2) With the focus on liberalization, ability of MNCs to hire the best global legislative firms in India along with the advent of dedicated foreign law firms in Indian market will also facilitate ‘ease of business’ in India along with bringing substantial amount of foreign investment.
However, certain safeguards need to be put in place in order to ensure smooth integration of these firms in the Indian legal framework:
1) Adequate protection to the nascent Indian law firms in order to ensure that they do not get obliterated by the foreign firms. This can be done in the form of mandating joint ventures with majority Indian ownership.
2) A pro-active regulatory regime must be put in place to avoid proliferation of bogus firms that may jeopardize the sanctity of Indian legislative process.
3) Advent of foreign law firms may have inflationary effect on the cost of litigation which may be harmful, especially for poor people. Hence, a certain percentage of law firms can be directed to handle indigent cases (as is the case in Priority Sector Lending for Banks)
In essence, a strong regulatory framework coupled with adequate protection can help us popularize the slogan ‘legislate in India’.

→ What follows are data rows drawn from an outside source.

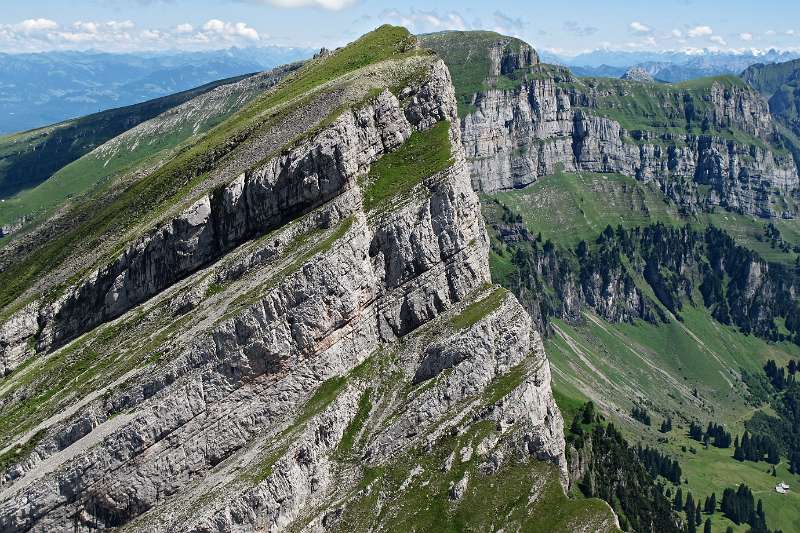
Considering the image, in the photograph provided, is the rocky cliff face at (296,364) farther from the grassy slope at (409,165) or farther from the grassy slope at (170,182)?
the grassy slope at (170,182)

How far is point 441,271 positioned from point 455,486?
31581 mm

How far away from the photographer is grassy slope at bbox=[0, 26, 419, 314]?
134 m

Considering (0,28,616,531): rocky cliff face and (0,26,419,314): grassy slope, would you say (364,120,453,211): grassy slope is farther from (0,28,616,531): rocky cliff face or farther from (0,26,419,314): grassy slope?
(0,26,419,314): grassy slope

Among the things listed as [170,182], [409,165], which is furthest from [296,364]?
[170,182]

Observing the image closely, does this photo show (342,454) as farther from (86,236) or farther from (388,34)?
(388,34)

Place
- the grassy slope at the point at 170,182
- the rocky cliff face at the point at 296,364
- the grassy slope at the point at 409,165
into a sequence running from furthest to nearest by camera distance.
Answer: the grassy slope at the point at 170,182 < the grassy slope at the point at 409,165 < the rocky cliff face at the point at 296,364

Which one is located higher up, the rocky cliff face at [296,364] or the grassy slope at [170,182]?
the grassy slope at [170,182]

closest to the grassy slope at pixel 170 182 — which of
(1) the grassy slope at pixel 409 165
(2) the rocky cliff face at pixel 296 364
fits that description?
(2) the rocky cliff face at pixel 296 364

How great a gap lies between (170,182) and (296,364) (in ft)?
182

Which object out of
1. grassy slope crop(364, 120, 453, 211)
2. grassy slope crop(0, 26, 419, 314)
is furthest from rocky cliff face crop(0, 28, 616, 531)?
grassy slope crop(0, 26, 419, 314)

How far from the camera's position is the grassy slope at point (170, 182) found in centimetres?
13425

Q.2) Ethics in politics is at the all time low. Elections are being contested by manufacturing perceptions and on medieval issues with hardly any trace of accountability. Does this state of politics in India reflect badly on the mindset of the society? Critically examine.

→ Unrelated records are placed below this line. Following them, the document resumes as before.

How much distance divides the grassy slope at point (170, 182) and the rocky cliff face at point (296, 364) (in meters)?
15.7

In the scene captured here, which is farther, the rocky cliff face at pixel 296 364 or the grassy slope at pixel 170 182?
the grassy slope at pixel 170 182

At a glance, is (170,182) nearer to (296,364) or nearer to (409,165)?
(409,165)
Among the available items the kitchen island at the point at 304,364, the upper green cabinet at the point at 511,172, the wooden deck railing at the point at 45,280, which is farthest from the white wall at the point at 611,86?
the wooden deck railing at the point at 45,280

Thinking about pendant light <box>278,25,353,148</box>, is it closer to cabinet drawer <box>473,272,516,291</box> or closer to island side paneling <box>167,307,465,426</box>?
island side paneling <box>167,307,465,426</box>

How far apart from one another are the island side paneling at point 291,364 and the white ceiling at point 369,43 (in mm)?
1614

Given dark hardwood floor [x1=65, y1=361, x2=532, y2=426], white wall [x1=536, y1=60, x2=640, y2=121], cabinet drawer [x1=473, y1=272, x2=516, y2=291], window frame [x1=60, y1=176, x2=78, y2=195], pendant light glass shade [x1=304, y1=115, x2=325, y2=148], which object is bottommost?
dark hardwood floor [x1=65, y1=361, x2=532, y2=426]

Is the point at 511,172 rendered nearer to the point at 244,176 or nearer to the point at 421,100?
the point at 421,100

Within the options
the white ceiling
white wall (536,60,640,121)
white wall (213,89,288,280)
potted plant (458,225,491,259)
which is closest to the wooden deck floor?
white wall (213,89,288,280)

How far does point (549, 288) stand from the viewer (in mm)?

The Top Answer for this Question is written by – SBT57
Q.3) The 40th anniversary of the imposition of emergency was an opportune moment to contemplate about the resilience of the institutions to withstand any onslaught on democracy in India. What do you think of the 1975 emergency? What lessons did we learnt from it? Did the emergency work as a bitter antibiotic that rather strengthened Indian democracy? Examine.
The Top Answer for this Question is written by – The Rock
Ans) Against the backdrop of anti-corruption movements led by Jay Prakash Narayan , rising poverty , arbitrary judicial appointments and criticisms by media and opposition , emergency was imposed.
Though Emergency was justified for maintaining discipline , improving efficiency of government functioning , especially in essential services and maintaining the unity and integrity of India , the emergency led to restriction on right to free speech and expression by banning press and public meetings . Right to life and liberty was curbed by arbitrary use of preventive detention against political leaders and common public . Unpopular population control programmes , concentration of powers by executive by 42nd amendment and political appointments led to criticism of government across the public , civil society and international organisations
Post emergency , 44th constitutional amendment was introduced to reverse the wrongdoings , by strengthening the emergency and fundamental rights provisions . Right to life was expanded in Maneka Gandhi case , while balance between fundamental rights and directive principles of state policy and separation of powers between executive and judiciary was affirmed as basic structure , under Minerva case . which strengthened the institutions .
Thus , Emergency worked as a bitter antibiotic as importance of political rights , parliamentary democracy and constitutionalism was realised. However , this antibiotic could have been avoided if proactive measures like reasonable restrictions , separation of powers , constitutional means of opposition, etc were adhered to.